Students from the Southside Academy Charter School in Syracuse marched around the neighborhood this morning to make a statement that bullying won't be tolerated in their school.
More than 600 students in grades K-8 walked around their Onondaga Creek neighborhood on this dreary December day, to say they won't be silent when it comes to bullying.
Fifth grader Charles Gibbens knows what it's like to be bullied after he told the principal one of his schoolmates was swearing.
"I was bullied once when I was in first grade and it was hard for me because he smashed my head into a locker," Gibbens explains. That child was disciplines, but Gibbens still thinks about it.
"If I'm walking somewhere's maybe, and I don't know the person, they might do that to me again, and I might break my neck or something," he says.
Students also hung blue ribbons on the schoolyard fence to signify the effort.

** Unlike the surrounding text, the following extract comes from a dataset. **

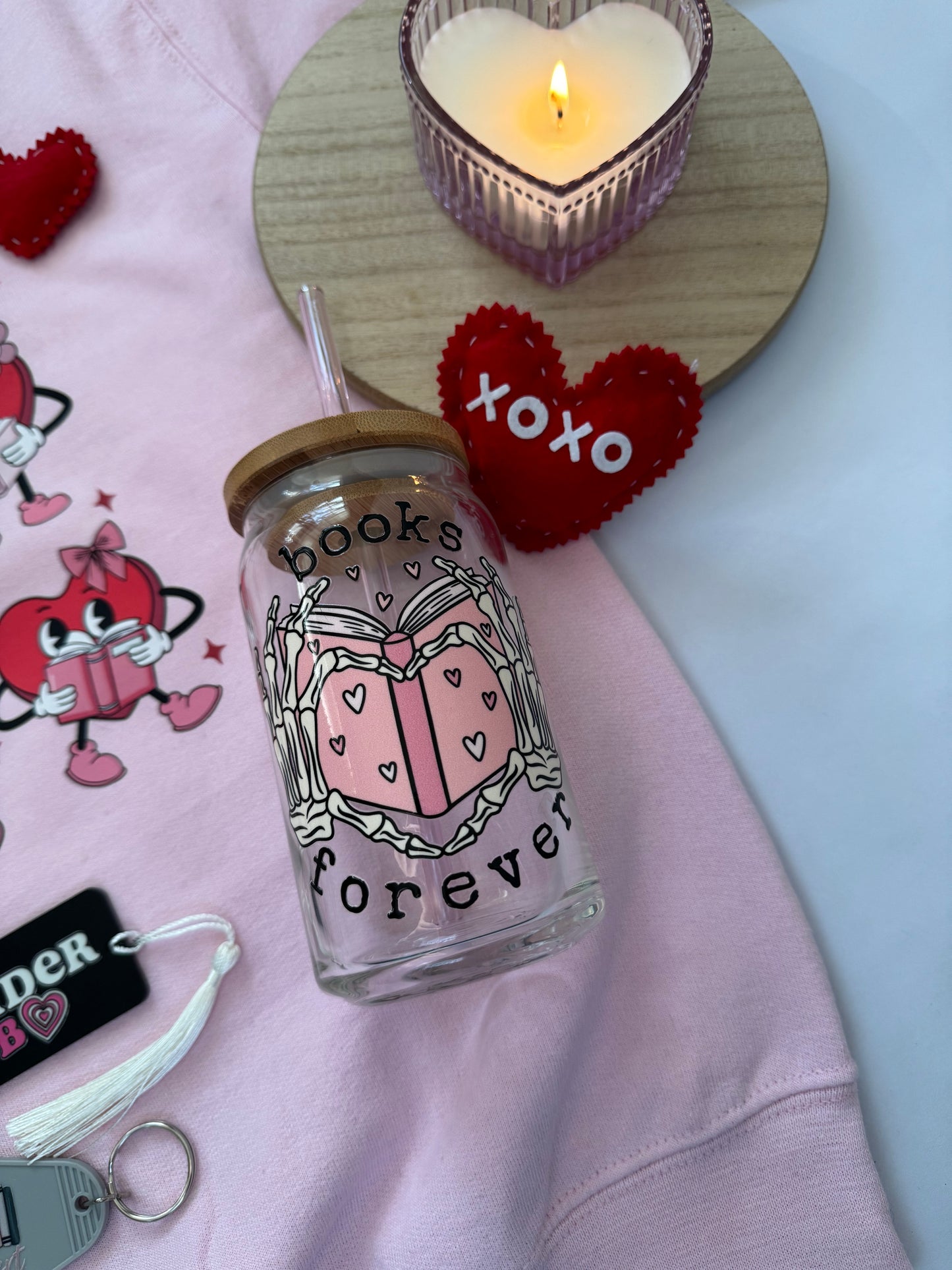 Skelton Hands Heart Books Forever Glass Tumbler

"Everybody has challenges, even the most popular people have challenges," Principal Delvin Vick says. "`And once you start accepting folks' challenges, hopefully we can get to the point where we can all get along and not causing issues for one another."
Vick says the kids came up with the anti-bully week concept, but it also dovetails with the the Dignity for All Students Act passed last summer.
"We try to make it a safe environment," he says. "And as adults we act on it very seriously. And that's one of the strong things about the act, it forces adults to make decisions about what they do and act on it quickly."